* _TASK SET_:
**1)** In the yarn review, condense the paragraph beginning "Flossie is a singles yarn" into a short bulleted list that keeps its main facts.
**2)** According to the yarn review, which company offers the "waxed" version of Flossie?
**3)** List every named nylon product mentioned in the yarn review.

Along with Quackmere and FeLon, all of the finest Italian nylons are oiled during spinning to prevent the build-up of static electricity. Normally the oil is washed off the fibers before we ever knit with them, but Johnson and Johnson offers a special "waxed" version of Flossie that retains those oils. That is the version I review here.
Flossie is a singles yarn with almost no twist, and my sharp needle tips wanted to snag the fine and luxurious nylon fibers. I foolishly began swatching with a pair of shorter, sharp-tipped wooden needles—the ones freely dispensed at restaurant registers and often infused with peppermint or cinnamon oil—but had to switch to longer, more blunt-tipped needles to control the snagging. From then on, knitting was steady and even.

[Extracted page text data]

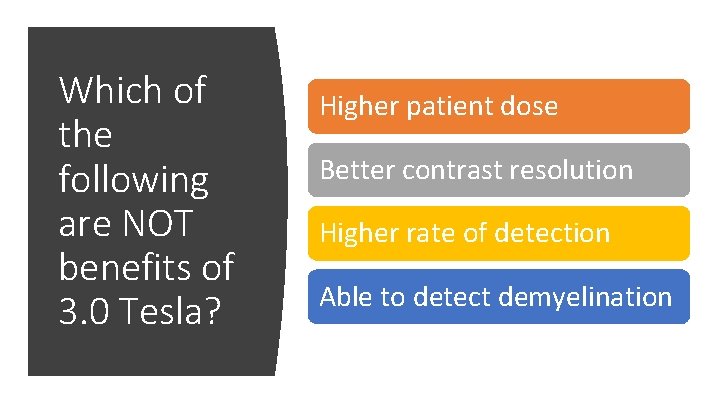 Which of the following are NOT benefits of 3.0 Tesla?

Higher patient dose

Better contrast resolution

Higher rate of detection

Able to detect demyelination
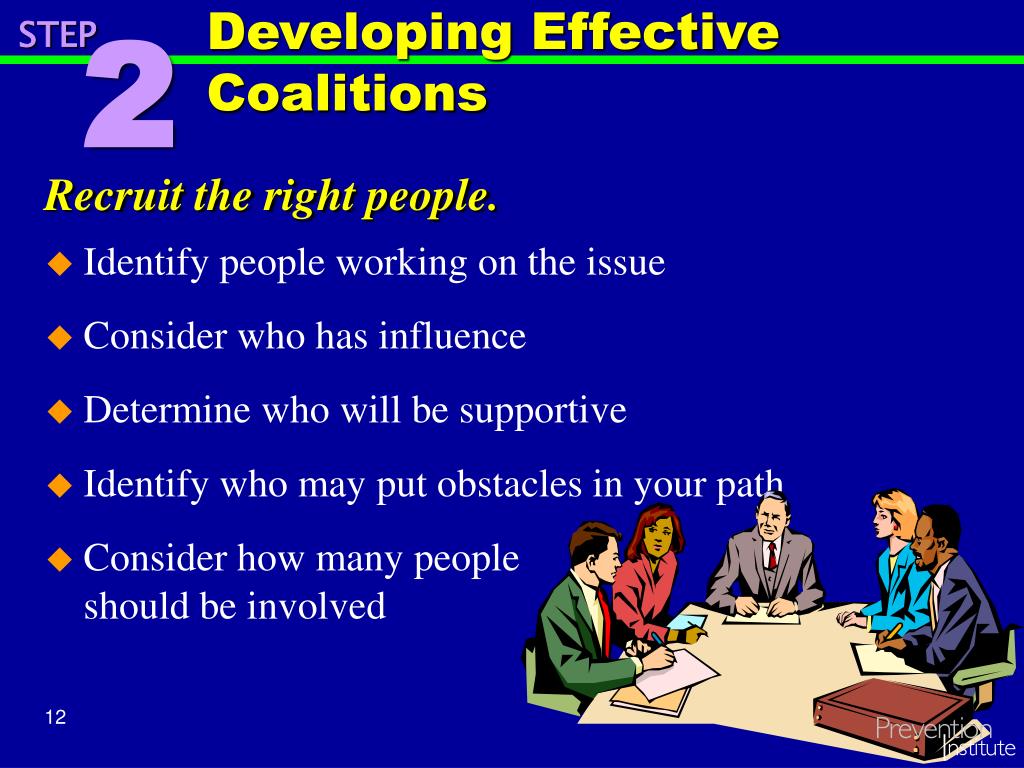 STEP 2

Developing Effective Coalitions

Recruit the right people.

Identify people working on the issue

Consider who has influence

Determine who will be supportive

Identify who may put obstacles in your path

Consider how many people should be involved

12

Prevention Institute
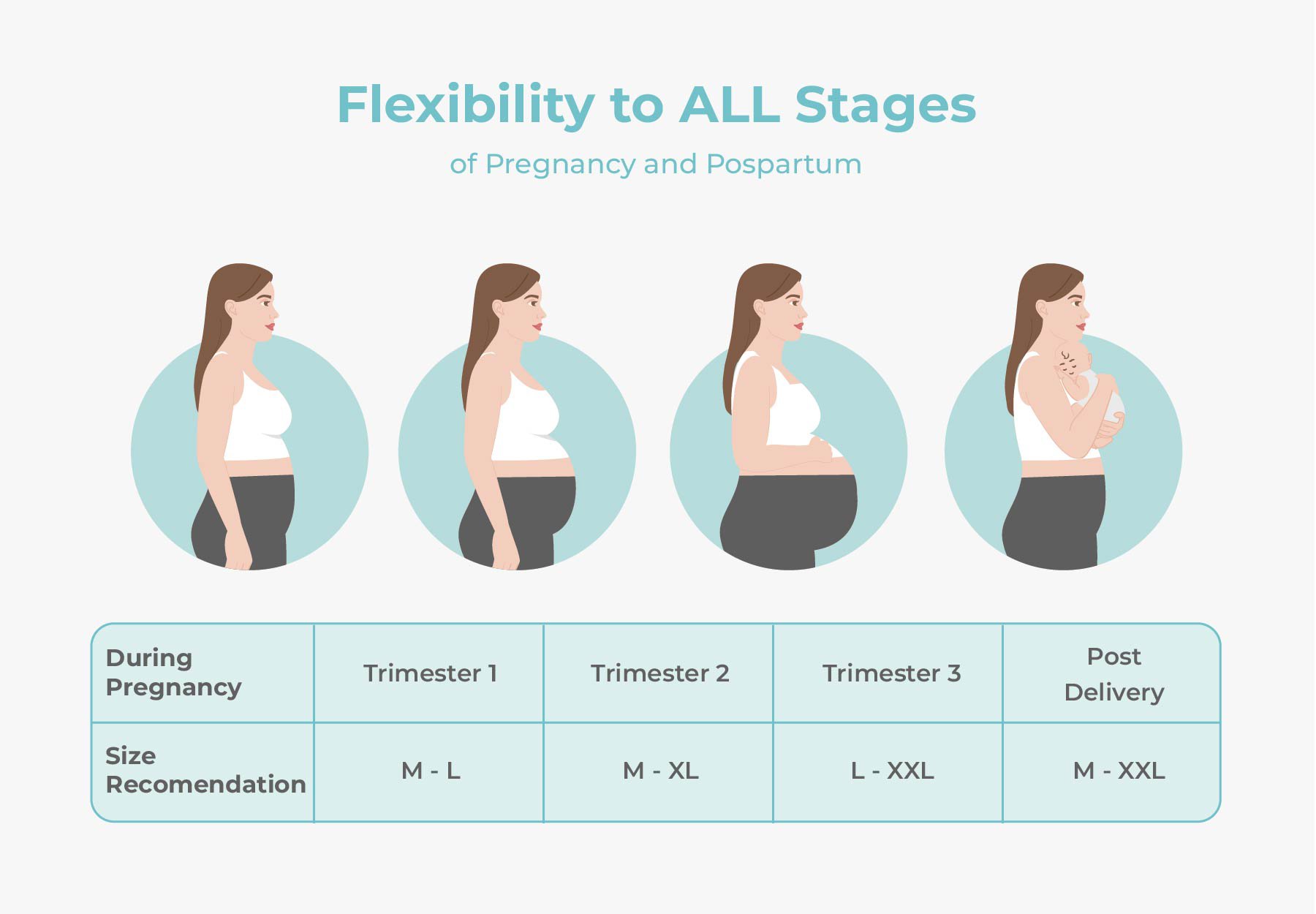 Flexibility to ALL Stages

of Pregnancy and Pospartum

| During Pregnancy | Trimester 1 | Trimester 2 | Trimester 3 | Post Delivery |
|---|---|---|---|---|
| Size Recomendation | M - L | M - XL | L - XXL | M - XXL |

* _RESPONSES BY TASK_:
**1)**
- Flossie is a singles yarn with almost no twist, and sharp needle tips tended to snag its fine nylon fibers.
- Swatching began on shorter, sharp-tipped wooden needles, the kind handed out at restaurant registers and often infused with peppermint or cinnamon oil.
- Switching to longer, blunter needles controlled the snagging.
- After the switch, the knitting was steady and even.

**2)** Johnson and Johnson

**3)**
- Quackmere
- FeLon
- Flossie